— Supplied text —
——
We saw R
is a powerful software for data analysis. Contrary to other softwares
which provide you with ready, fixed, canned procedures to perform statistical
analyses, R always let you have access to all computations' results. R can also be
extended with packages. More than 6,000 of them are available via
CRAN. Furthermore, you can easily
create your own packages, or functions, to tackle your specific needs and/or
problems.
All good but you have to be able to reproduce your analysis, redo your figures and tables i.e. have available the computer code which produce your research results (more on that for example in Peng et al.).
R
can generate graphics in any type of display (pdf, postscript, bitmap, svg,
png, jpeg, tiff). Just tell R
to save the current image displayed:
plot(1:10)
dev.copy(png, file = "myPlot.png")
dev.off()
If you want to save the plot without seeing it on screen:
pdf(file = "myPlot.pdf")
plot(1:10)
dev.off()
If your plot was made with ggplot2
, you use:
ggsave("myPlot.pdf")
You save your commands in an R
script (e.g. myScript.R
). You can then go
through it line by line.
source()
runs R
commands held in an external source file, or R
script. If
you set the option to TRUE
, it will print the commands and results to the
console.
source('myScript.R')
You can also sink()
or capture.output
selected results from your source file
to an output file. For example if our source file produce summary statistcs from
dairy
:
dairy.sum <- summary(dairy)
sink("summary.log")
cat("My summary stats", fill = TRUE)
show(dairy.sum)
sink()
dairy.sum <- summary(dairy)
capture.output({dairy.sum}, file = "summary.txt")
You can even source several R
scripts into your main source file, like functions
you wrote.
——
— What the task requires —
Write out the entire text above on saving R results and graphics, word for word and without any changes.

— Data shown —
——
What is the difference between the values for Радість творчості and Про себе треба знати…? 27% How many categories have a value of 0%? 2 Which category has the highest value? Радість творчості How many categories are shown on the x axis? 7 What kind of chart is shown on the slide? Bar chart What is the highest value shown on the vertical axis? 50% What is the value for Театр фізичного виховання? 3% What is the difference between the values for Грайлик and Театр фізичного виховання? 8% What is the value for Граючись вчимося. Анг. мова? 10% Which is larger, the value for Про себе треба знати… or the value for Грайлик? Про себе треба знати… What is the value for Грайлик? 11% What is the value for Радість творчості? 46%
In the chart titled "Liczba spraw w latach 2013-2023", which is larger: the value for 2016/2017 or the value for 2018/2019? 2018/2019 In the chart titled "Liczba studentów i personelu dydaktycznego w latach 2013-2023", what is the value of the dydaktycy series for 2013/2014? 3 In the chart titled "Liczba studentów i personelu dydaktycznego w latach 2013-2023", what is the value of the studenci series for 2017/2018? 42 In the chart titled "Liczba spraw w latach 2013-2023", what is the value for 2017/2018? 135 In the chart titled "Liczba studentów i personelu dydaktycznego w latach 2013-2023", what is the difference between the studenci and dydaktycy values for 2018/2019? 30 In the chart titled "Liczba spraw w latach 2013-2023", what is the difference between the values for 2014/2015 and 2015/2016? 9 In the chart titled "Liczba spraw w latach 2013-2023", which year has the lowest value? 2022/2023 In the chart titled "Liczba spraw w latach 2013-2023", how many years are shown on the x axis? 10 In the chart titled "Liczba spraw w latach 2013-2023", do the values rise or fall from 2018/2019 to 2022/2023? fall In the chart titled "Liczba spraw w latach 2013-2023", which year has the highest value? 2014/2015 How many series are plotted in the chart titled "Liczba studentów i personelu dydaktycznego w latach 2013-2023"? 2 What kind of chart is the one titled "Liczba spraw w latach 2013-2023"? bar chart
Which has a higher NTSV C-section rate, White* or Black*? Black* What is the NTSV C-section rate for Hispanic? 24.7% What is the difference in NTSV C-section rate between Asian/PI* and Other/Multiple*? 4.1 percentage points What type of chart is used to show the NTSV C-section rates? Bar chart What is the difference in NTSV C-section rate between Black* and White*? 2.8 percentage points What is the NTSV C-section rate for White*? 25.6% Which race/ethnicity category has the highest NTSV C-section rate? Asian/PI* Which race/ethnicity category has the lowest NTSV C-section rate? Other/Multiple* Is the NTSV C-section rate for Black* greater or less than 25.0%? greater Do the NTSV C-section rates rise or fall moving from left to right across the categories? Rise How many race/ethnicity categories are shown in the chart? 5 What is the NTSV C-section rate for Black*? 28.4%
——
— Result —
We saw R
is a powerful software for data analysis. Contrary to other softwares
which provide you with ready, fixed, canned procedures to perform statistical
analyses, R always let you have access to all computations' results. R can also be
extended with packages. More than 6,000 of them are available via
CRAN. Furthermore, you can easily
create your own packages, or functions, to tackle your specific needs and/or
problems.
All good but you have to be able to reproduce your analysis, redo your figures and tables i.e. have available the computer code which produce your research results (more on that for example in Peng et al.).
R
can generate graphics in any type of display (pdf, postscript, bitmap, svg,
png, jpeg, tiff). Just tell R
to save the current image displayed:
plot(1:10)
dev.copy(png, file = "myPlot.png")
dev.off()
If you want to save the plot without seeing it on screen:
pdf(file = "myPlot.pdf")
plot(1:10)
dev.off()
If your plot was made with ggplot2
, you use:
ggsave("myPlot.pdf")
You save your commands in an R
script (e.g. myScript.R
). You can then go
through it line by line.
source()
runs R
commands held in an external source file, or R
script. If
you set the option to TRUE
, it will print the commands and results to the
console.
source('myScript.R')
You can also sink()
or capture.output
selected results from your source file
to an output file. For example if our source file produce summary statistcs from
dairy
:
dairy.sum <- summary(dairy)
sink("summary.log")
cat("My summary stats", fill = TRUE)
show(dairy.sum)
sink()
dairy.sum <- summary(dairy)
capture.output({dairy.sum}, file = "summary.txt")
You can even source several R
scripts into your main source file, like functions
you wrote.